# Asus strix raid pro not detecting as intended



## Crazy zookeepster (Aug 1, 2019)

Hi all

I'm currently having an issue with my asus strix raid pro, where it is detected in device manager as an asmedia usb extensible host device, instead of as a sound card under sound and other devices. When trying to install the software it says "Asus strix sound card cannot be detected", due to the stupid thing thinking its a usb hub of some sort

Things I've tried:
- Fresh windows
- Clear Cmos
- What seems to be all the forums currently available on this topic
- Older driver versions
- Cant flash card because it doesn't detect as sound card
- Running with BIOS default (No oc, still currently running no oc)

My pc specs are still up to date on TPU for you to see for troubleshooting.

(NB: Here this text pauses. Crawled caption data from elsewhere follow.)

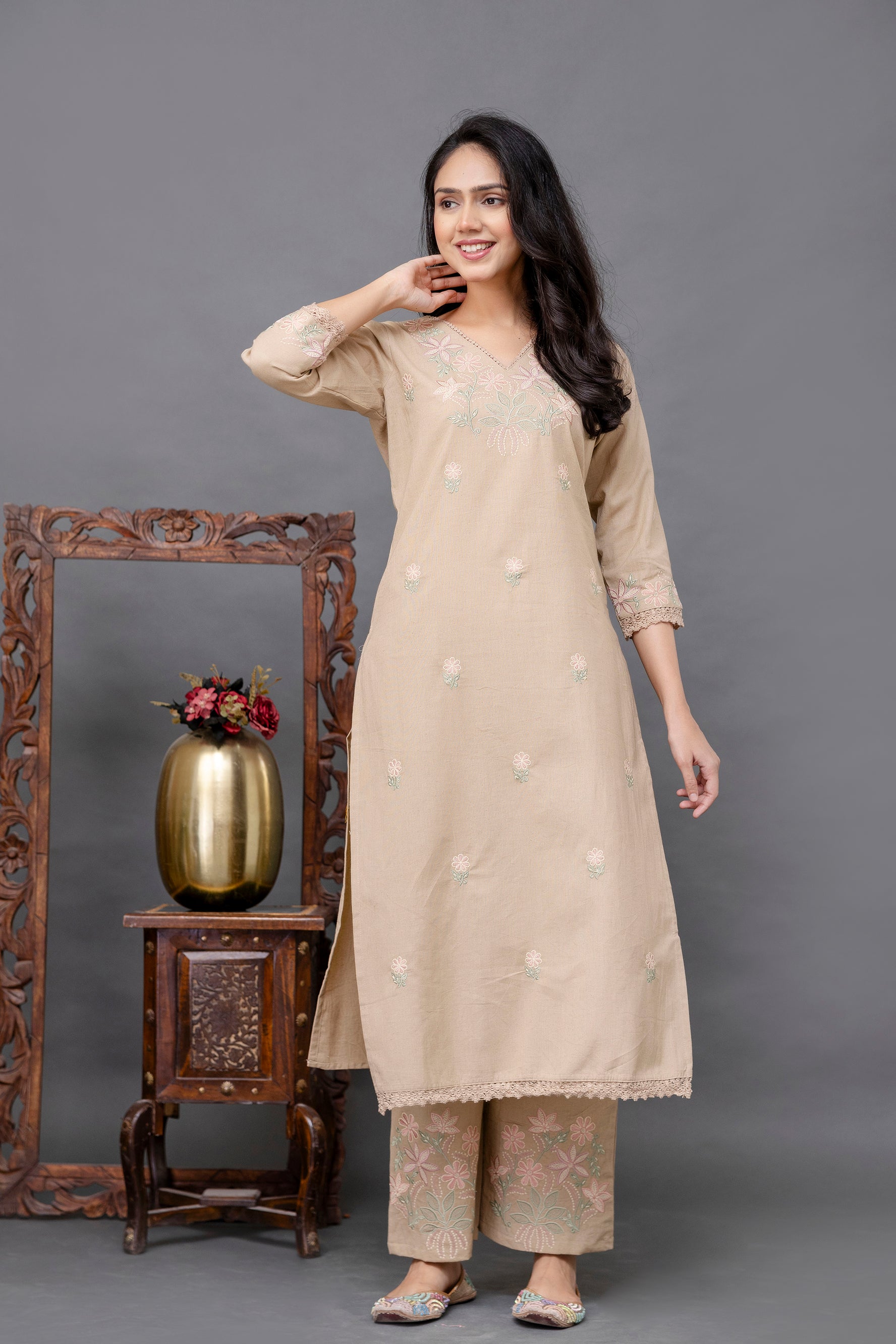 Beige-colored straight kurti with a subtle and elegant appearance

V-neckline highlighted with delicate thread embroidery

Intricate pastel floral embroidery on the chest and lightly scattered on the front panel

Elbow-length sleeves with detailed embroidered cuffs

Straight hem with soft lace border adding finesse

Made from breathable, lightweight cotton fabric – perfect for casual or semi-formal wear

Some have said try switching from pci gen3 to gen 2, but i only have gen 2, so that is sadly not an option


----------



## newtekie1 (Aug 1, 2019)

I wonder if the sound card part has gone bad and now the computer is only detecting the USB chip on the card?


----------



## Crazy zookeepster (Aug 1, 2019)

I wouldn't rule that out and say its impossible, but highly doubt it. It does work on another pc however.

My last attempt it to try to flash it to newer firmware on another pc, but i dont know if that will help, as the flashing is more for the breakout box than anything else

I'm giving it a week to try and solve, if that doesn't work, i'll return it to the owner and ask for my money back.


----------



## Deleted member 67555 (Aug 1, 2019)

Have you manually deleted the driver's from within device manager?
Then install the drivers from whatever software.


----------



## Crazy zookeepster (Aug 1, 2019)

Hi jmcslob

Yes I have, and upon reboot, it just recognises as usb again.

I feel the issue is that the .inf file used when the pc detects the card is one for usb and not one for a sound card.

I however am not knowledgeable enough to know how to tell the pc is should be installing a different .inf file


----------